__GESELECTEERDE PASSAGE__:
Er wordt wat afgeklaagd over al die vreemde woorden in het Nederlands. Maar hebt u al ooit een Duitser horen klagen over al dat Nederlands in zijn Duits? Nee. En toch heeft hij er reden genoeg toe.
Toegegeven, je hoort het niet zo vaak, maar een Duitser eet soms ook een ‘Apfelsine’, een appelsien, een sinaasappel. Misschien net iets vaker eet hij een ‘Auster’, een oester.
Net als het Frans en het Engels heeft het Duits vooral woorden uit de scheepvaart en de waterbouw overgenomen. Een ‘Matrose’ slaapt in zijn ‘Koje’ in een ‘Hängematte’ en wordt pas wakker als zijn schip ‘Havarie’ opgelopen heeft en naar de ‘Werft’ moet, doordat het op de ‘Klippe’ is gevaren. En de Duitsers hebben intussen ook ontdekt dat wij goed zijn in ‘baggern’.
Maar onze grootste bijdrage aan het Duits zijn onze wiskundige termen. In de zestiende bedacht Simon Stevin – niet te geloven dat iemand ze bedacht heeft – termen als driehoek en rechthoek, aftrekken en delen. De Duitsers hebben die overgenomen als ‘Dreieck’ en ‘Rechteck’, ‘abziehen’ en ‘teilen’.
Al hebben we de Duitsers niet veel woorden bijgebracht, we hebben ze wel leren rekenen.

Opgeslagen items

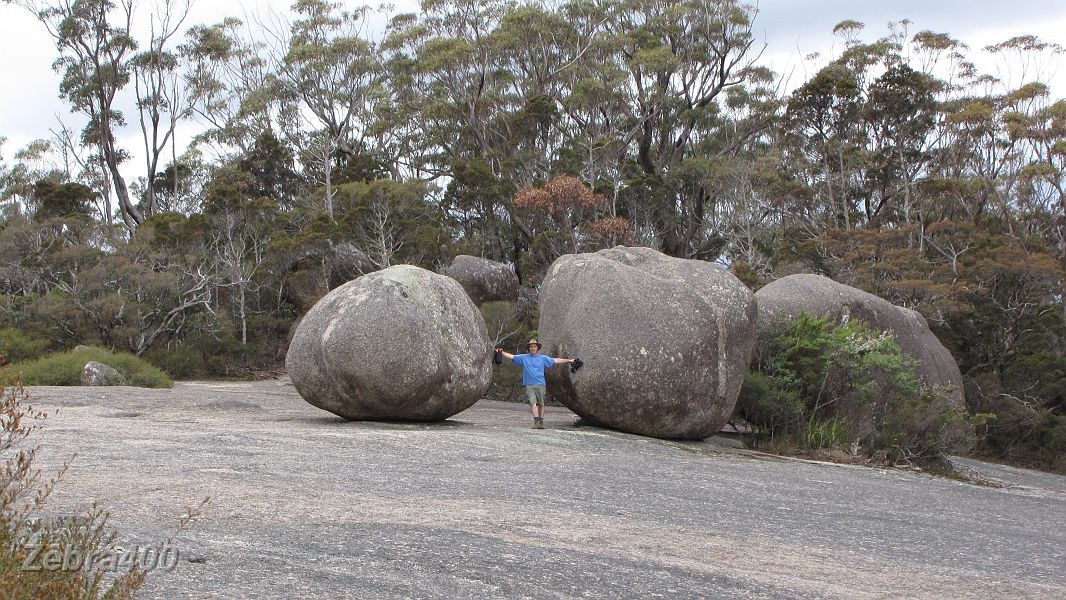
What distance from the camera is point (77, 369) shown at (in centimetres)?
1897

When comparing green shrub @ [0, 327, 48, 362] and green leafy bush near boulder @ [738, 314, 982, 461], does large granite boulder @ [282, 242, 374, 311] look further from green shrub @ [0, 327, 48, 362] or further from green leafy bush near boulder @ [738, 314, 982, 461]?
green leafy bush near boulder @ [738, 314, 982, 461]

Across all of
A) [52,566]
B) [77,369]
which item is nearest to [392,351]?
[52,566]

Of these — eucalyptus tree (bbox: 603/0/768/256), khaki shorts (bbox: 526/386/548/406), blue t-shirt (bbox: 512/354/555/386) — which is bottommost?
khaki shorts (bbox: 526/386/548/406)

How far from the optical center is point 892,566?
6352 millimetres

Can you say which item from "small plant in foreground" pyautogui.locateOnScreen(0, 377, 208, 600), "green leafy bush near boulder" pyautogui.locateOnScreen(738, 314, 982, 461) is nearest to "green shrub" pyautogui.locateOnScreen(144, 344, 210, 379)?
"green leafy bush near boulder" pyautogui.locateOnScreen(738, 314, 982, 461)

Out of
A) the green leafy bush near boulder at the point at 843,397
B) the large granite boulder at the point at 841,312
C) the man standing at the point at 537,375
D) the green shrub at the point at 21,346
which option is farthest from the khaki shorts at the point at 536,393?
the green shrub at the point at 21,346

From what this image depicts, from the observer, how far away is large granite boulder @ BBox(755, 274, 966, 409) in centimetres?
1564

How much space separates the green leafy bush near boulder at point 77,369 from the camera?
18328 mm

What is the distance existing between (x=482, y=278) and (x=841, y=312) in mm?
12835

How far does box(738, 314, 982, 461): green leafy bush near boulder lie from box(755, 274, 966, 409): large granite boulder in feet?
1.56

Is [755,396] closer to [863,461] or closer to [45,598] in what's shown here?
[863,461]

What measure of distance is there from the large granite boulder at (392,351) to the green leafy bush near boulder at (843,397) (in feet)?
15.8

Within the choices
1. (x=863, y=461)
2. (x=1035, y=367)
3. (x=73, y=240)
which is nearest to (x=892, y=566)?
(x=863, y=461)

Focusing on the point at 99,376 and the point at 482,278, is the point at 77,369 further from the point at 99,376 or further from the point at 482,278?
the point at 482,278
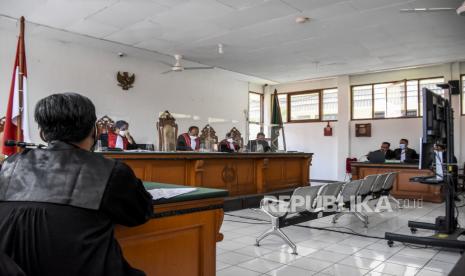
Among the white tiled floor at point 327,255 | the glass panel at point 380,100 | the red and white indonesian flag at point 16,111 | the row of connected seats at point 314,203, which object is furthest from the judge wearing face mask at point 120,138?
the glass panel at point 380,100

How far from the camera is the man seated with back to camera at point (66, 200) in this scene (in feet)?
3.61

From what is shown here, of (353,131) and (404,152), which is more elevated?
(353,131)

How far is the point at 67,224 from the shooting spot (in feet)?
3.66

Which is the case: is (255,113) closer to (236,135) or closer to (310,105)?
(236,135)

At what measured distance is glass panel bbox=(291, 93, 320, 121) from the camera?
39.9 feet

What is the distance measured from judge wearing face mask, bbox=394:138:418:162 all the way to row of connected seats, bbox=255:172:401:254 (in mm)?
4365

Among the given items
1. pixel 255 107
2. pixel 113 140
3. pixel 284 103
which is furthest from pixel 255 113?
pixel 113 140

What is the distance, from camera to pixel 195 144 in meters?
7.84

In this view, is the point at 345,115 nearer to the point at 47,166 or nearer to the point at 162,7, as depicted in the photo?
the point at 162,7

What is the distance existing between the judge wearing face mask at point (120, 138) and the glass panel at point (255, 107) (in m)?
5.48

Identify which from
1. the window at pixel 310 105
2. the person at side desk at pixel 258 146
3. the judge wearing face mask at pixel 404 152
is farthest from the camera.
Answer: the window at pixel 310 105

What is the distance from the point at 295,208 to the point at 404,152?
21.4 ft

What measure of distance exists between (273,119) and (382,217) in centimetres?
495

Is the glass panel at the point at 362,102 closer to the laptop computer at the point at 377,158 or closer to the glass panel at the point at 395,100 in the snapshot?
the glass panel at the point at 395,100
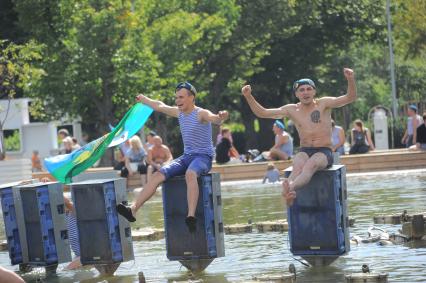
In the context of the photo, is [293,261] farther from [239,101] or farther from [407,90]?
[407,90]

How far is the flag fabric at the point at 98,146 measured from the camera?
1462cm

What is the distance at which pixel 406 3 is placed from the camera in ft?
170

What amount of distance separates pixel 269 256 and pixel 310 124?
5.96ft

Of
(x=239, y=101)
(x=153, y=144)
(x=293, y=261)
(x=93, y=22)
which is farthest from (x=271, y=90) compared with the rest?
(x=293, y=261)

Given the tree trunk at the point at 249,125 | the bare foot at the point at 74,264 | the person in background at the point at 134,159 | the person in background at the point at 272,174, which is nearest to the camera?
the bare foot at the point at 74,264

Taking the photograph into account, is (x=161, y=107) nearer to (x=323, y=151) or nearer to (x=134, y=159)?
(x=323, y=151)

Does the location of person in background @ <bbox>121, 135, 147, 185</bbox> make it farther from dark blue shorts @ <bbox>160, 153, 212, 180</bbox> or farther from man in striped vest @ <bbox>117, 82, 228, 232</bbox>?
dark blue shorts @ <bbox>160, 153, 212, 180</bbox>

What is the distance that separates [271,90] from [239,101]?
171 cm

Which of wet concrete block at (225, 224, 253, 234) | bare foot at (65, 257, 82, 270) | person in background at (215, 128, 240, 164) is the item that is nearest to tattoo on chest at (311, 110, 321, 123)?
bare foot at (65, 257, 82, 270)

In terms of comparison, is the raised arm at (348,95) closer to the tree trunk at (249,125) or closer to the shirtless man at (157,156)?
the shirtless man at (157,156)

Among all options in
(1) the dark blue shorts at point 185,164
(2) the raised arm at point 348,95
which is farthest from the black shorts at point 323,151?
(1) the dark blue shorts at point 185,164

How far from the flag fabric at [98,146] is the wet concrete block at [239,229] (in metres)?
2.69

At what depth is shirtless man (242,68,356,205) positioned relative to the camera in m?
12.0

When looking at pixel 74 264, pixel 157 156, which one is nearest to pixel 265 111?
pixel 74 264
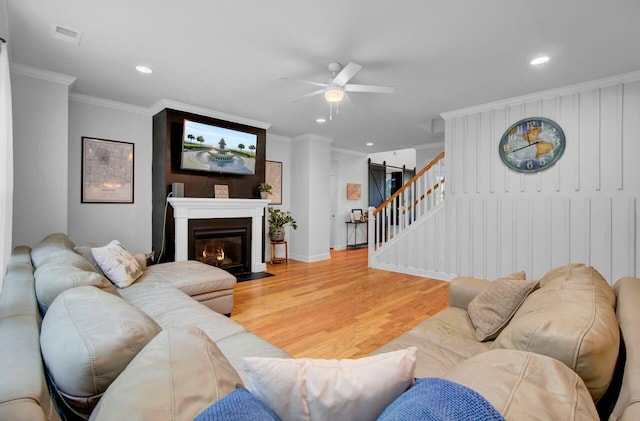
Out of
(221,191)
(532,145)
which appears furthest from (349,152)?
(532,145)

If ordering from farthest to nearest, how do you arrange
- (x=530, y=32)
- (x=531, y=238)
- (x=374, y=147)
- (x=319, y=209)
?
1. (x=374, y=147)
2. (x=319, y=209)
3. (x=531, y=238)
4. (x=530, y=32)

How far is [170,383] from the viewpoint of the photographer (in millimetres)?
655

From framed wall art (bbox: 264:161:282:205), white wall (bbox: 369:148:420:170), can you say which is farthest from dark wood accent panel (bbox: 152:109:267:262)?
white wall (bbox: 369:148:420:170)

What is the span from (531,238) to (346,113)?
3.12m

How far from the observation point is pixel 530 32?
2.43 meters

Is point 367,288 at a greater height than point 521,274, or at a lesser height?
lesser

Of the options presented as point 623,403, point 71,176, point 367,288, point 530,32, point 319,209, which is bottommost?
point 367,288

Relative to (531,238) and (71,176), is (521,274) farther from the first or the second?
(71,176)

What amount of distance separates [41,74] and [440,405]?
15.2 ft

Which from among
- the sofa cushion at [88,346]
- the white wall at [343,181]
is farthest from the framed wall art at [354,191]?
the sofa cushion at [88,346]

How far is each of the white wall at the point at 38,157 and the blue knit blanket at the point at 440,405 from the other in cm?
417

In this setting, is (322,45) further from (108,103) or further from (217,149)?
(108,103)

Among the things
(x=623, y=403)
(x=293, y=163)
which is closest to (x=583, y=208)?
(x=623, y=403)

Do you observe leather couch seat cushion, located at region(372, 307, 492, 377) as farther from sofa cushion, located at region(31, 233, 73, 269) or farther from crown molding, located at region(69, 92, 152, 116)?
crown molding, located at region(69, 92, 152, 116)
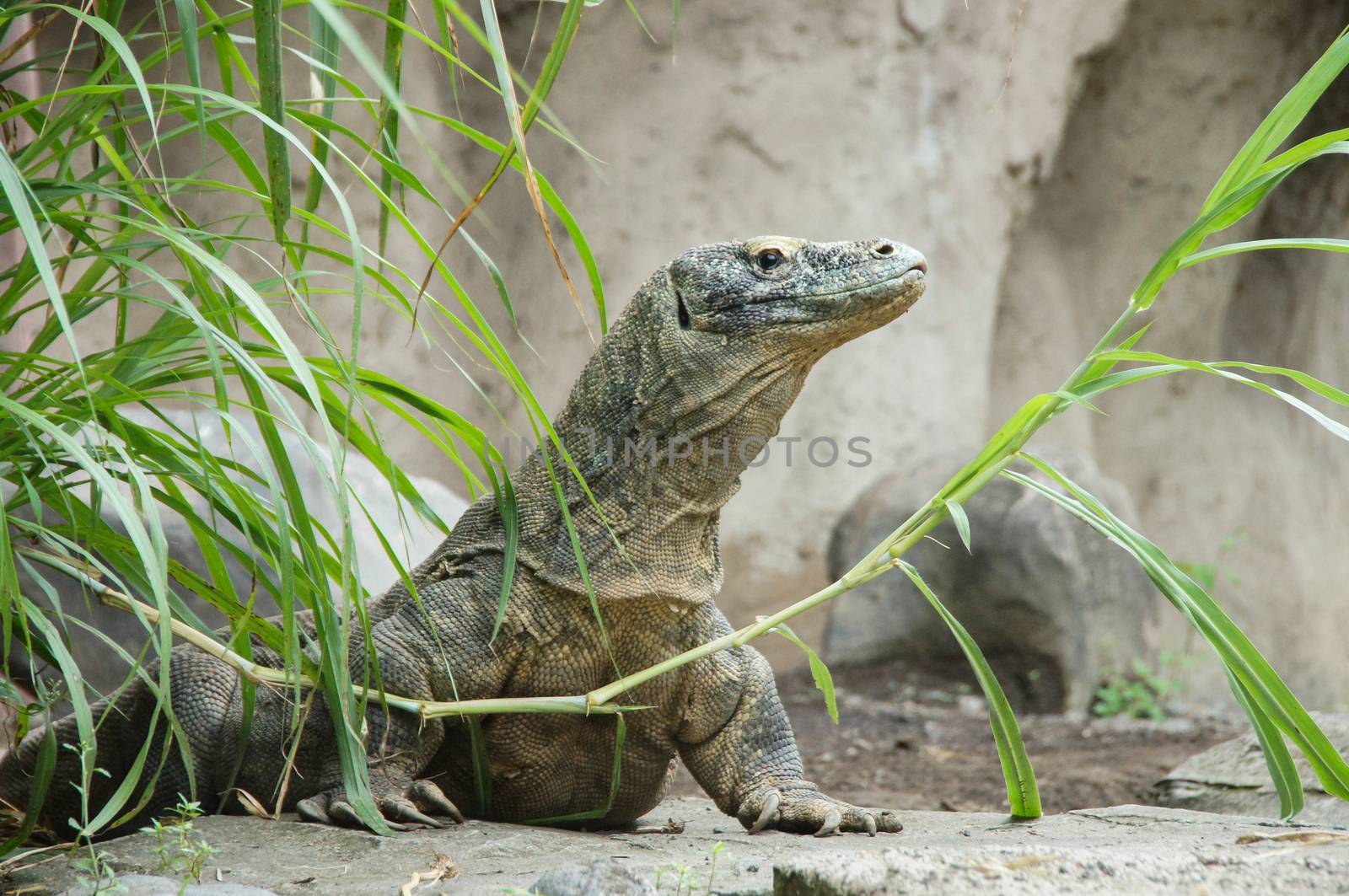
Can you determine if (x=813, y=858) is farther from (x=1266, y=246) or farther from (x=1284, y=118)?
(x=1284, y=118)

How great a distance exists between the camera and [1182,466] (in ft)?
40.9

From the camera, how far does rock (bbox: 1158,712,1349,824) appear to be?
→ 4082 mm

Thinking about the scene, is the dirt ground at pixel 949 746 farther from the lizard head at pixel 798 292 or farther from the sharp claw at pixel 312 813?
the sharp claw at pixel 312 813

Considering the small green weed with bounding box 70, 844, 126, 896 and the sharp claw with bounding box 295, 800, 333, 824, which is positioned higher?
the small green weed with bounding box 70, 844, 126, 896

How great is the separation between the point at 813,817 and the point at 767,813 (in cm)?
12

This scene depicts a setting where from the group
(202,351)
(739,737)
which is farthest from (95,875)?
(739,737)

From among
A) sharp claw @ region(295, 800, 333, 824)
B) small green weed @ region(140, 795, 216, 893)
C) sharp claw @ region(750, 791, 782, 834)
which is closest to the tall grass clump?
small green weed @ region(140, 795, 216, 893)

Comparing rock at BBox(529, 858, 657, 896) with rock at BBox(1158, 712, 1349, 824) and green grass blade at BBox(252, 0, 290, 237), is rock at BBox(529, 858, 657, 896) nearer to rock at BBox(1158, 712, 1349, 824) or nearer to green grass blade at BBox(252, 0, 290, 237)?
green grass blade at BBox(252, 0, 290, 237)

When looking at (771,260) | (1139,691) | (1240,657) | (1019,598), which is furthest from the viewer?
(1019,598)

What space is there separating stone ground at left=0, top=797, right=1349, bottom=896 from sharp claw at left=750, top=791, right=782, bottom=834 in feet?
0.17

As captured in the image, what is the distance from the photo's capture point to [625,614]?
3404 millimetres

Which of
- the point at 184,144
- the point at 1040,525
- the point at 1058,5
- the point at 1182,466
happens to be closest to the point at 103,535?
the point at 184,144

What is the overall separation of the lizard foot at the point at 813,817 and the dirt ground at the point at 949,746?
177cm

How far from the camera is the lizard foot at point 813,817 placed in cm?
327
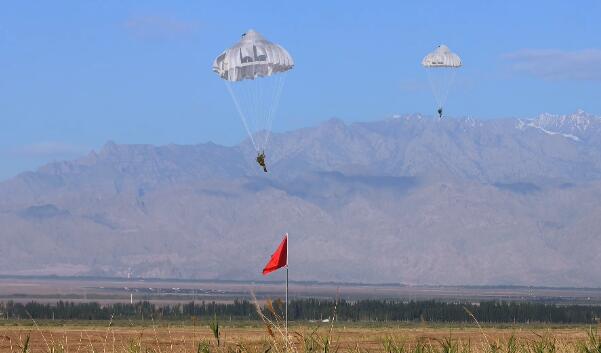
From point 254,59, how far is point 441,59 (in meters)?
30.8

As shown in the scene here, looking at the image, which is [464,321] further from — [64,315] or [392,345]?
[392,345]

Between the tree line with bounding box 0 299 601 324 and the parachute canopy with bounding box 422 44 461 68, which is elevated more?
the parachute canopy with bounding box 422 44 461 68

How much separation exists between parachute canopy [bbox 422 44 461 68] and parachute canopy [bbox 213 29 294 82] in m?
27.1

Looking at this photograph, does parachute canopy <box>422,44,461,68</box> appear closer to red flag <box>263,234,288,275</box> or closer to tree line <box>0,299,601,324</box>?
tree line <box>0,299,601,324</box>

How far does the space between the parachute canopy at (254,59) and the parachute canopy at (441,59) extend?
1065 inches

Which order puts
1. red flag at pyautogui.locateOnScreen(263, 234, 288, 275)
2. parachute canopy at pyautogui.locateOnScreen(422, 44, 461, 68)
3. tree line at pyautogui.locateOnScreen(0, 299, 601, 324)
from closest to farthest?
1. red flag at pyautogui.locateOnScreen(263, 234, 288, 275)
2. parachute canopy at pyautogui.locateOnScreen(422, 44, 461, 68)
3. tree line at pyautogui.locateOnScreen(0, 299, 601, 324)

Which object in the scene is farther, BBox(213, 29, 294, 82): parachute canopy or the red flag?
BBox(213, 29, 294, 82): parachute canopy

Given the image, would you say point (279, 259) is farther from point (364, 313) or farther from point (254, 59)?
point (364, 313)

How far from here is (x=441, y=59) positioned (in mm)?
90500

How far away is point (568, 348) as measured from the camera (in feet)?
68.1

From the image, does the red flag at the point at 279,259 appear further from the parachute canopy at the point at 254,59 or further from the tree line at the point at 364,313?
the tree line at the point at 364,313

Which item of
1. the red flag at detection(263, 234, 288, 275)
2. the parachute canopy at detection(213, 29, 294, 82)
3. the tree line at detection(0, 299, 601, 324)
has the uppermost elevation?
the parachute canopy at detection(213, 29, 294, 82)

__WERKINSTRUCTIE__:
Wie bedacht volgens de tekst over Nederlandse woorden in het Duits termen als driehoek, rechthoek, aftrekken en delen?

__SCHRIFTELIJK ANTWOORD__:
Simon Stevin.